Rylan Schaeffer

Logo
Resume
Research
Learning
Blog
Teaching
Jokes
Kernel Papers


Node Perturbation

Node Pertubation is an algorithm for learning with a global error signal introduced by Williams 1992 that improves on Weight Pertubation by identifying that the gradient of the global error can be estimated by adding noise into the bias alone.
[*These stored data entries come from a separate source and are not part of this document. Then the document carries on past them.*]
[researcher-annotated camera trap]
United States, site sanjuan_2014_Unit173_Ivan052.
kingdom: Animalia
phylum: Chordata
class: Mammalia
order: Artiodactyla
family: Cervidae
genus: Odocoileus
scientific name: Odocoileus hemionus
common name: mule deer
Consider adding noise $\gamma_i^l$:

\[\tilde{x}_i^l = f \Big(\sum_j W_{ij}^l \tilde{x}_j^{l-1} + (b_i^l + \gamma_i^l) \Big)\]
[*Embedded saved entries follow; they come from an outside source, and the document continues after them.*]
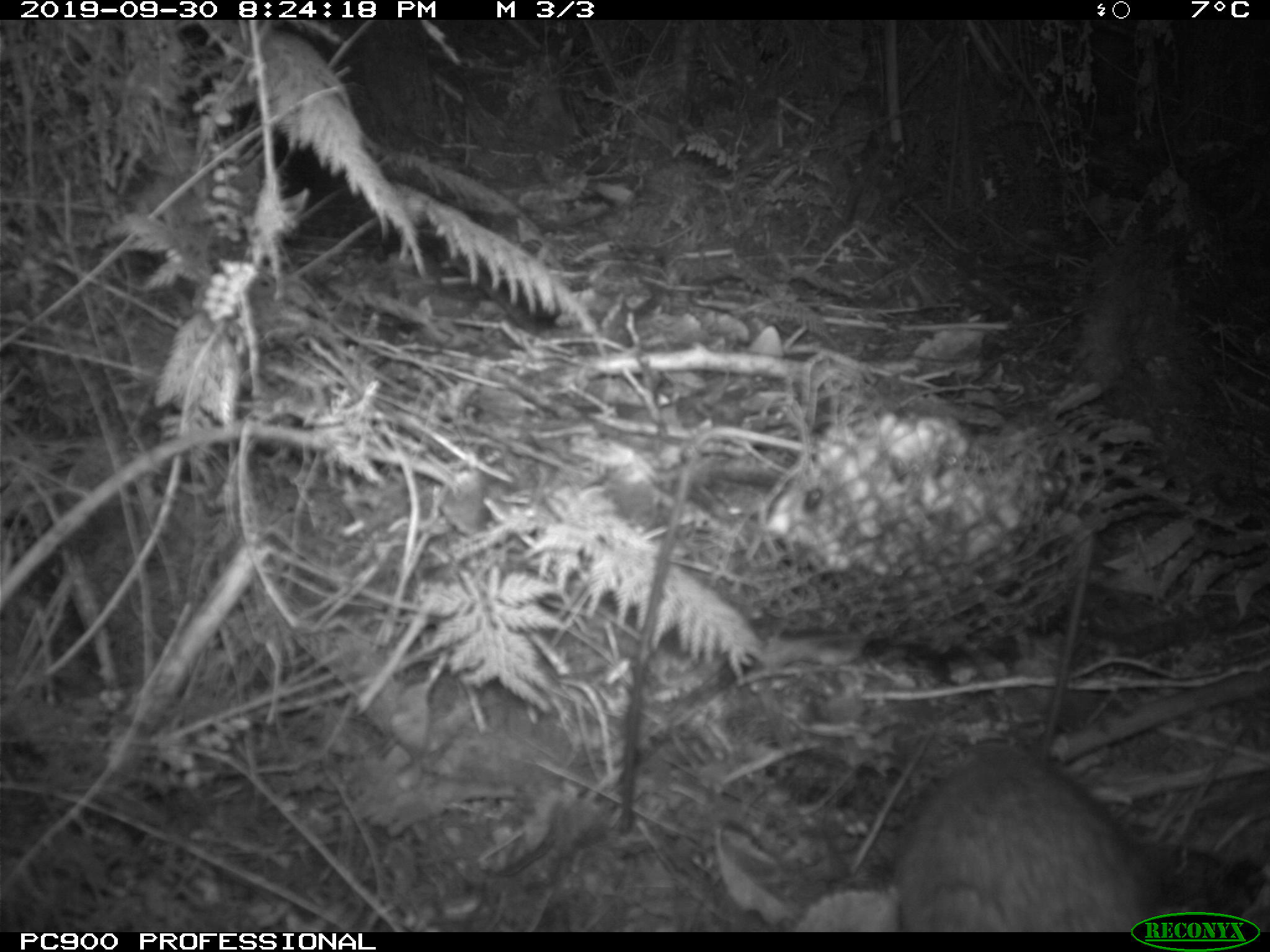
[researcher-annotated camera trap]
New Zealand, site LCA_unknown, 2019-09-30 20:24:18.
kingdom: Animalia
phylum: Chordata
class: Mammalia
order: Rodentia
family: Muridae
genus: Rattus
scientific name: Rattus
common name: rat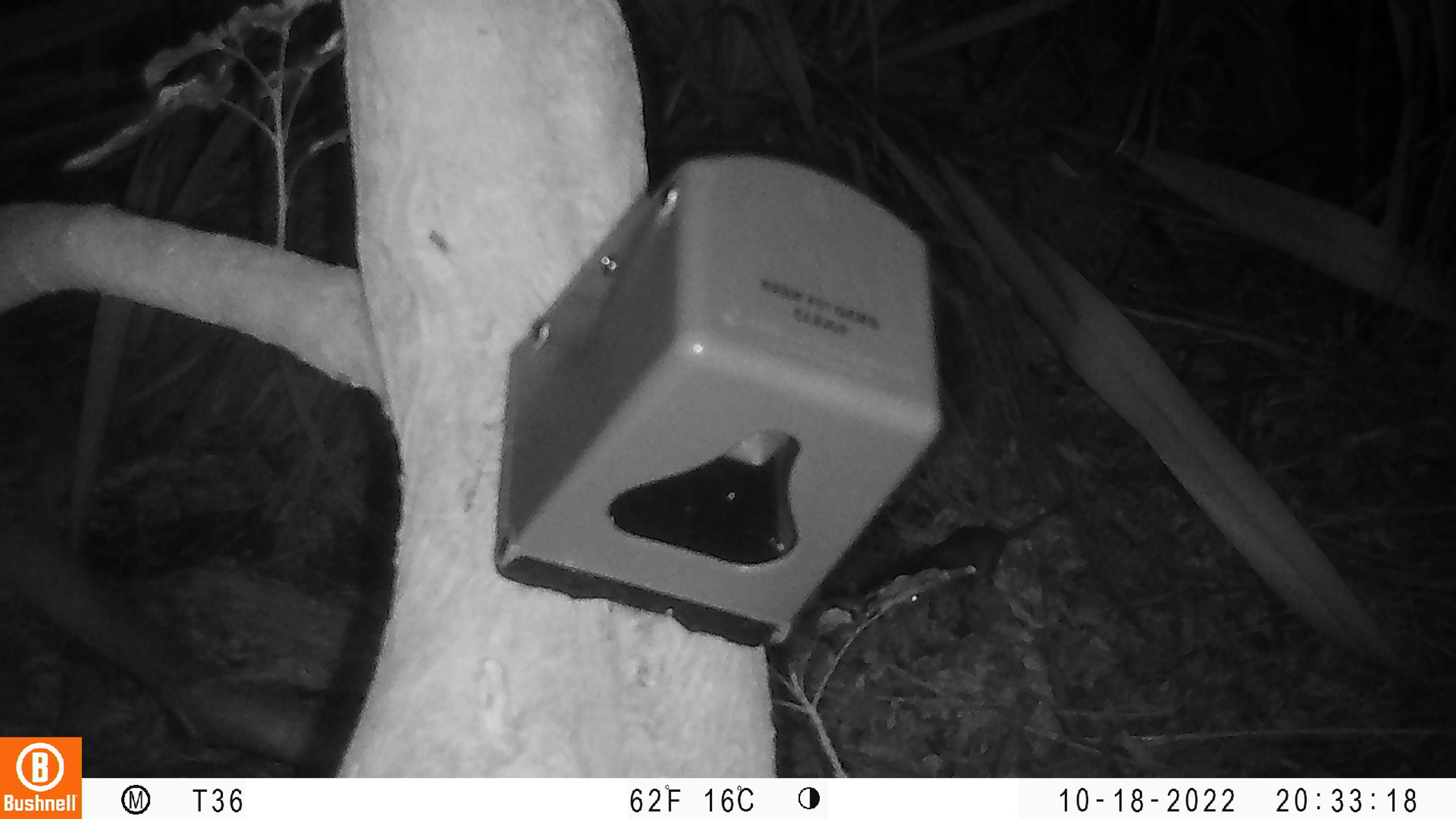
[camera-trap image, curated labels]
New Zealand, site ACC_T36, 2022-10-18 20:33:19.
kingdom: Animalia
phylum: Chordata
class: Mammalia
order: Rodentia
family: Muridae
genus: Rattus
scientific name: Rattus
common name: rat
We can use the same Weight Perturbation approach to estimate $\frac{\partial E}{\partial b_a^c}$, but how can we estimate $\frac{\partial E}{\partial W_{ab}^c}$?

Define the unperturbed, pre-activation value:

\[\nu_i^l = \sum_j W_{ij}^l x_j^{l-1} + (b_i^l + \gamma_i^l)\]

Per the chain rule,

\[\frac{\partial E}{\partial W_{ab}^c} = \frac{\partial E}{\partial \nu_a^c} \frac{\partial \nu_a^c}{\partial W_{ab}^c} = \frac{\partial E}{\partial \nu_a^c} x_b^c\]
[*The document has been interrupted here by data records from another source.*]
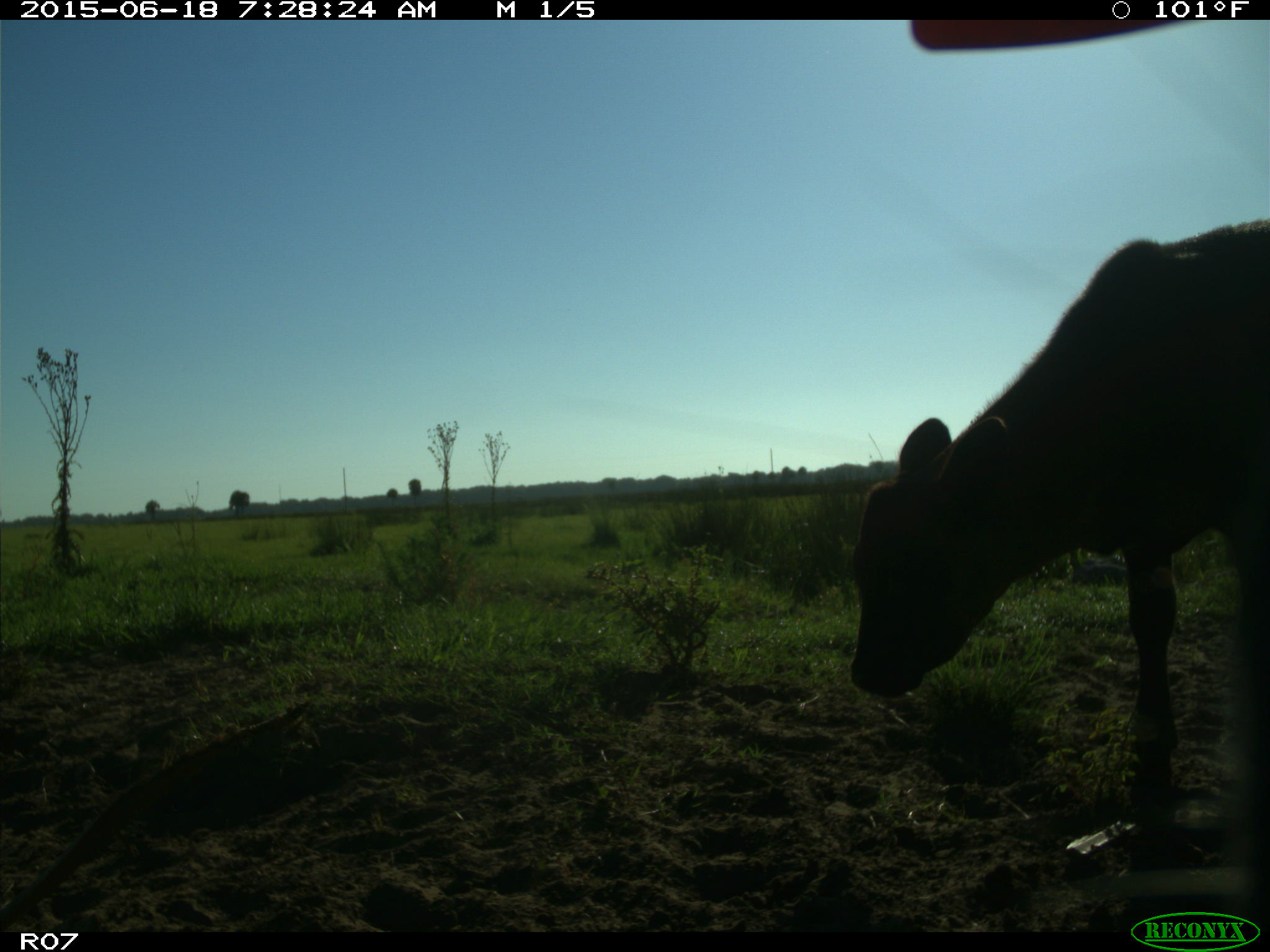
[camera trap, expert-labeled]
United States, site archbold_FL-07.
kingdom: Animalia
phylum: Chordata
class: Mammalia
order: Artiodactyla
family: Bovidae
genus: Bos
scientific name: Bos taurus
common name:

We can estimate $\frac{\partial E}{\partial \nu_a^c}$ using a similar trick as WP. To first order, the difference between the perturbed and unperturbed error is

\[\tilde{E}_{tr} - E_{tr} \approx \sum_{l, i} \frac{\partial E}{\partial \nu_i^l} \gamma_i^l\]

Multiply both sides by $\gamma_a^c$ and take the expectation with respect to $\gamma_a^c$:

\[\langle (\tilde{E}_{tr} - E_{tr}) \gamma_a^c \rangle_{\gamma_a^c} = \frac{\partial E}{\partial \nu_a^c} \sigma^2\]

Thus,

\[\begin{align*} \frac{\partial E}{\partial W_{ab}^c} &= \frac{\partial E}{\partial \nu_a^c} x_b^c\\ &= \frac{1}{\sigma^2}\langle (\tilde{E}_{tr} - E_{tr}) \gamma_a^c \rangle_{\gamma_a^c} x_b^c \end{align*}\]

Since $tilde{x} \approx x$ to first order in $\gamma$, NP approximates gradient descent using the following update equations:

\[\begin{align*} \Delta W_{ij}^l &= - \eta \tilde{E}_{tr} \gamma_i^l x_j^l \\ \Delta b_i^l &= - \eta \tilde{E}_{tr} \gamma_i^l \end{align*}\]